Pull on those threads — for example, introduce non-native trout that eat baby salmon — and weird things can happen. The salmon are reduced, and so are the bears. No carcasses feed the plants, which grow less lushly and are more prone to damage from introduced insects. They die, and their roots no longer hold the soil against erosion, which muddies the formerly clear stream and leaves it unsuited to any of the native fish that once lived there.
This is the problem with having exotic plants and animals in our environment. What damage are they doing? Some we can see (pythons eating birds and mammals in the Everglades, brown anoles displacing the native greens), and some we cannot. Some we can’t even guess at.
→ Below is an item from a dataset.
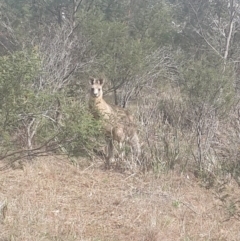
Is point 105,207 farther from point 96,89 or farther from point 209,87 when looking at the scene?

Now, I have no animosity or hate toward those exotic animals. They can’t help that they are here in a place they don’t belong. We did that, by releasing their forebears intentionally or accidentally. It’s all our fault, 100 percent. These creatures, like all others, are just doing what they can to survive.
However, the fact remains that their presence is damaging and disruptive to what is supposed to be here — what has been here for far longer. Therefore, I stand by my statement: If I could remove them all, I would.
But that’s just a fantasy. Here’s the part that I really want you all to understand. I am pragmatic by nature. I recognize the futility of attempting such removal in the real world. Witness the debacle of python eradication in the Everglades. It’s been years of work and many millions spent, and they’ve removed fewer than 2,000 snakes. That’s about how many are produced every year by just 50 breeding females — and there are thousands of breeding females. It’s a bad, unfunny joke.
Same with exotic plants. The state spends a huge amount (seat-of-the-pants guess, based on several sources: $30 million a year) on removing melaleuca, hydrilla, water hyacinth, Brazilian pepper, climbing fern and more than 100 other species. Will they ever get it all? Has any invasive plant reached the point of being a problem and then been eliminated? No and no.
So I have adopted a live and let live philosophy. I know where I can find spiny-tailed iguanas, Argentine tegus, veiled chameleons, knight anoles, marine toads and Cuban treefrogs. I have caught (and released, unless I wanted them for food) Mayan cichlids, oscars, blue tilapia, peacock cichlids, clown knifefish and walking catfish. I regularly see monk parakeets, Muscovy ducks, starlings, house sparrows, collared doves and pigeons. It doesn’t take a whole lot of effort to locate feral pigs or cats if you want.
I don’t shoot them. I don’t hit them with rocks. I do sometimes get angry, but I realize that acting against them is pretty pointless. It won’t bring back the native species they’ve displaced. That damage is done. These species are established here now. They’ll be in Florida until a changing climate takes them out (be that 100 or 100,000 years from now) or until we pave the entire state.
Since we can’t get rid of them, we might as well embrace them. The old Florida is gone. Just like the Cracker culture that I saw the functional end of when I was a kid, it’s been overrun by a stampede of newcomers from all over the globe. Sure, there are still some relics around, and there will be for a while. But the change has happened already. There’s no going back.